**Given passage**
|---|

Posts Tagged ‘Renaissance scholars’
The written language has been invented seven thousand years ago in southern Iraq and the kingdoms of Sumer, Babylon, Akkad and Assyria managed to have sophisticated administrative systems, precise calendars, and astronomic knowledge. The alphabet was discovered five thousand years ago in the City-State of Byblos (Phoenicia, and current Lebanon).
The Phoenicians instituted a maritime civilization and were the masters of the Mediterranean Sea for over 6 centuries (1300 to 600 BC) in trades, commerce and artisanal skills; they established “democratic” City-States where the City-State inhabitants would elect representatives in the noble and aristocratic classes. The Phoenicians built trading centers or villages along the coasts and in all the Islands.
The Canaanites, of which the Phoenicians were the maritime branch, had established City-States along the main rivers (Euphrates and Al Assy rivers) such as Marie, Homs, Hama, Jerusalem, Antiochus…The Phoenicians built Thebes in Greece, centuries before Athens existed. Alexander would completely destroy Thebes before leading his army to current India’s borders.
Pre-Socratic philosophers immigrated from the eastern part of the Mediterranean City-States (current Turkey, Syria, and lebanon) to Athens in order to educate its noble citizens to the art of rhetoric, dialectic, and math in order for the aristocratic class to having an edge for successfully running to political positions. They were paid handsomely as teachers and that is why they flocked to Athens: Democratic Athens had high demand of the intellectual and administrative skills of the Phoenicians.

|---|

**Entries supplied**

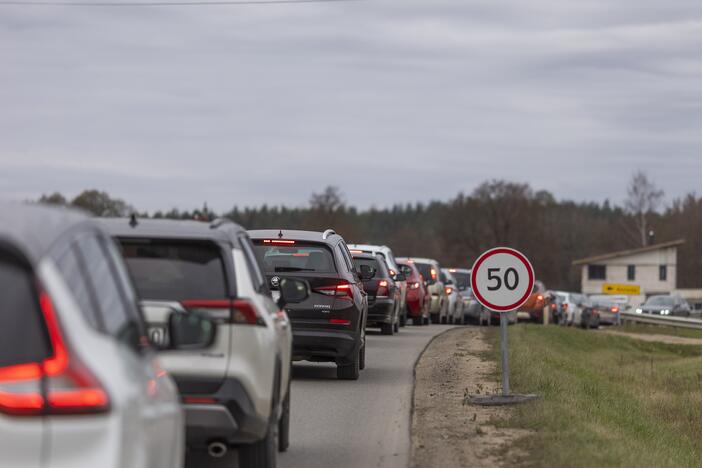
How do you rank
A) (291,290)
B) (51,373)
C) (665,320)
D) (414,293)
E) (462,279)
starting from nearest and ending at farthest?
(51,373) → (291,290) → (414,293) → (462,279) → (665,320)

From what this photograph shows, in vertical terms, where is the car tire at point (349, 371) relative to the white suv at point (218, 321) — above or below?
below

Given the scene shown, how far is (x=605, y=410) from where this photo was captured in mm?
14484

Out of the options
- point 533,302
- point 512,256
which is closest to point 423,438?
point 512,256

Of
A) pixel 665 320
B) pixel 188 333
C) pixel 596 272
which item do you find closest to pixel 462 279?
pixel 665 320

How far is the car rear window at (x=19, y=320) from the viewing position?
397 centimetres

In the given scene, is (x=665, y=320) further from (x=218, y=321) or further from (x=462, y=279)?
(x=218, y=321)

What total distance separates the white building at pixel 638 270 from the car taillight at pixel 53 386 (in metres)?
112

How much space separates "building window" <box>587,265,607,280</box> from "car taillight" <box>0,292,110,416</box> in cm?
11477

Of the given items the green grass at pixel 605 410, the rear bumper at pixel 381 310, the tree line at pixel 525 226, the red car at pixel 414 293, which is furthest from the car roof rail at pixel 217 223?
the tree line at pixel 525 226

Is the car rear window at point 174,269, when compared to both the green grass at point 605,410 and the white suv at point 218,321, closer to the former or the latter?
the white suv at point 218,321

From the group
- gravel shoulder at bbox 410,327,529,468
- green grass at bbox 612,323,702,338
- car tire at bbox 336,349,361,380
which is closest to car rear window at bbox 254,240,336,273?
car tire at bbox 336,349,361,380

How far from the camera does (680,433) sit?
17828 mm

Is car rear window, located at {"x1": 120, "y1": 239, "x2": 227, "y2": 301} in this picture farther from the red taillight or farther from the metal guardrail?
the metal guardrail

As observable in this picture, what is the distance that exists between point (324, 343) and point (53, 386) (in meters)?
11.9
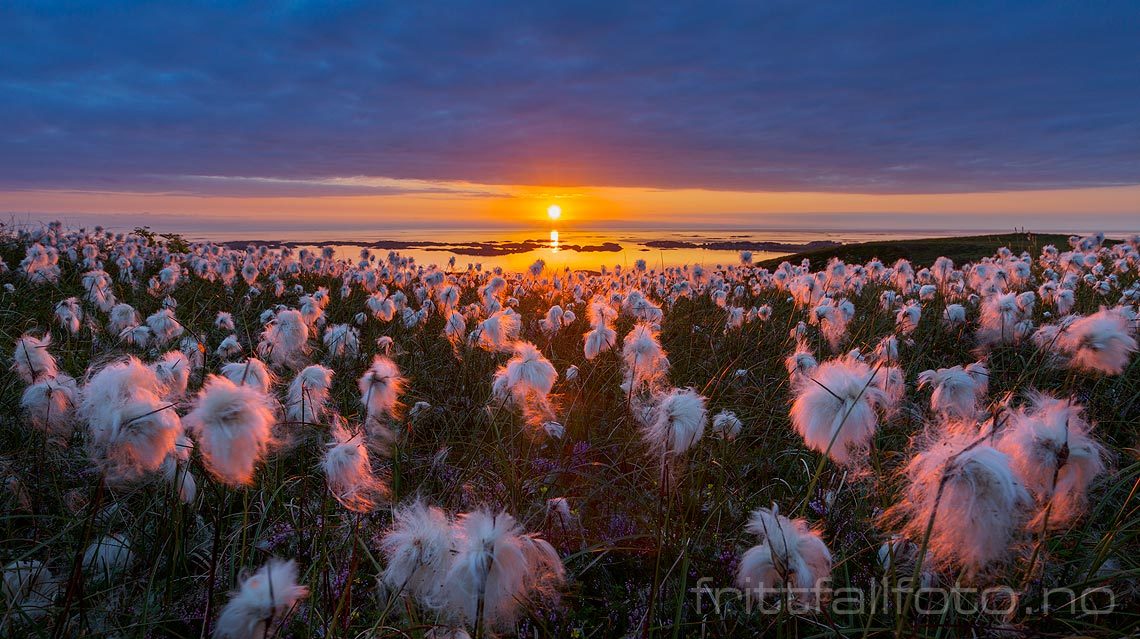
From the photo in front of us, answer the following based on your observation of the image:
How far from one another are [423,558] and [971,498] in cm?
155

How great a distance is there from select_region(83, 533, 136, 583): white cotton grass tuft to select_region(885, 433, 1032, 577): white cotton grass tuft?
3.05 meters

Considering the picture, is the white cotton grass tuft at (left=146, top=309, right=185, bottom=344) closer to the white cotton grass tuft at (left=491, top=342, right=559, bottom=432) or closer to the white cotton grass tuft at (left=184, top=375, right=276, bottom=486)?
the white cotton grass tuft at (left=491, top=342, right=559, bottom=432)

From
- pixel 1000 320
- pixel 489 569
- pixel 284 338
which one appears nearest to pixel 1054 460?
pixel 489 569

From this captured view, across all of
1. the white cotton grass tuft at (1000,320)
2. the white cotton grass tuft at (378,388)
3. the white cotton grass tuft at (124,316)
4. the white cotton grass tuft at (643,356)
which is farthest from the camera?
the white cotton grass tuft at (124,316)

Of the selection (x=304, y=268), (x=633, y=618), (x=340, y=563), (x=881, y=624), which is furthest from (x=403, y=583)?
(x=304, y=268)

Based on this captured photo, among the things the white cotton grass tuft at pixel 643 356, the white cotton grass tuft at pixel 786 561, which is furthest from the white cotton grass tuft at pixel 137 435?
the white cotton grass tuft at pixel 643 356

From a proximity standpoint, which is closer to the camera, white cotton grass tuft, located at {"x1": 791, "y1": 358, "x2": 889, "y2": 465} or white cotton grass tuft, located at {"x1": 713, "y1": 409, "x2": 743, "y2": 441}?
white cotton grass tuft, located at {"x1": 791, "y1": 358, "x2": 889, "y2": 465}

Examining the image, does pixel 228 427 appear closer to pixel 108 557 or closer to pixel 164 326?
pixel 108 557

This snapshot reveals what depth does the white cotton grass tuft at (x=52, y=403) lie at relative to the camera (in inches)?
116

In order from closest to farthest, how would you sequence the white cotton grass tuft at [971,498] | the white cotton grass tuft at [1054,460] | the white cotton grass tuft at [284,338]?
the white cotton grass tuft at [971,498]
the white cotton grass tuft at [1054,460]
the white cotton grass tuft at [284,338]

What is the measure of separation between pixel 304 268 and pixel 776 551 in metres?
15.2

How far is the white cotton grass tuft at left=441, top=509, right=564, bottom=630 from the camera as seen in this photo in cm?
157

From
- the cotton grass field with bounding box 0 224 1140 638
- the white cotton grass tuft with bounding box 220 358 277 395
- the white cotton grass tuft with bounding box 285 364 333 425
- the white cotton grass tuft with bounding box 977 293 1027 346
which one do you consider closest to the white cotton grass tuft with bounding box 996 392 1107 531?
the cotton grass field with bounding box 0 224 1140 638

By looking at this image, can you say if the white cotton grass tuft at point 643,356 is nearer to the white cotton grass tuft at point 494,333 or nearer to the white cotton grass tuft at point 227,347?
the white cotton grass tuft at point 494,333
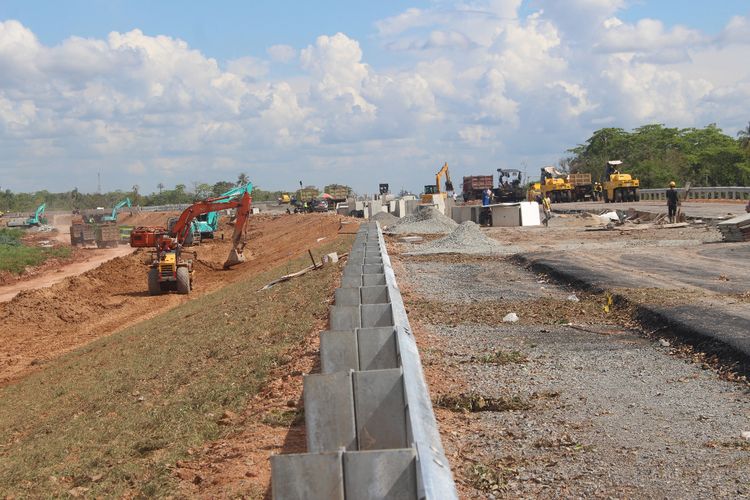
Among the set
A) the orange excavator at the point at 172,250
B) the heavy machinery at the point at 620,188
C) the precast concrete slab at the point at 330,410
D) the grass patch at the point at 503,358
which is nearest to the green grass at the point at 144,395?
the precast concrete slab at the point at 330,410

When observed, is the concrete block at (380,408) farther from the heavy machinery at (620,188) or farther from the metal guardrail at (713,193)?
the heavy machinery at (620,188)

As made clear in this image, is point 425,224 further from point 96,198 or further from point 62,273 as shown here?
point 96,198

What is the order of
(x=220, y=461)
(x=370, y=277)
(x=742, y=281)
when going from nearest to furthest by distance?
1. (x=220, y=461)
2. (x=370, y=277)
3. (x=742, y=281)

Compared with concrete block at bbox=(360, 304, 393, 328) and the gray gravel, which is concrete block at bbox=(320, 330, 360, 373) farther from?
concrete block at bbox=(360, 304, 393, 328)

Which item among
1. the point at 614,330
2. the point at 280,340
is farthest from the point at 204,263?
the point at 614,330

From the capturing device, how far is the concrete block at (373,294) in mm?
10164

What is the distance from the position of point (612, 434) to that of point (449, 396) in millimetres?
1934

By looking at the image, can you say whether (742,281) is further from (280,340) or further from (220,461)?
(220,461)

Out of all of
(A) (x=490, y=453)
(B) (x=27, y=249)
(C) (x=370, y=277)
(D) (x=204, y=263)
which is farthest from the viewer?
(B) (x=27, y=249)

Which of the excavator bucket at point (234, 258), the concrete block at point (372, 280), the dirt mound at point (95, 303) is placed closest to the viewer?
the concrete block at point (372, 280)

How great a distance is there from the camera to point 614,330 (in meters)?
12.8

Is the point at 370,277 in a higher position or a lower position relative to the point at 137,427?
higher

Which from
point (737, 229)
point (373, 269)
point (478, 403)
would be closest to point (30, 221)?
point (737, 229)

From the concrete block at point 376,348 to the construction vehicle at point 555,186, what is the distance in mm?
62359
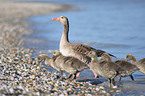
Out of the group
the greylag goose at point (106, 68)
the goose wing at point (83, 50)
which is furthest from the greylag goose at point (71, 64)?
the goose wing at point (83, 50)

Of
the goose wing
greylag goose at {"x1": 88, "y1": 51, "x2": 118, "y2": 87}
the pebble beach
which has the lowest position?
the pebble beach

|---|

According to the passage on early civilizations, in which city-state was the alphabet discovered? Rely only on the passage on early civilizations.

Byblos (Phoenicia, and current Lebanon).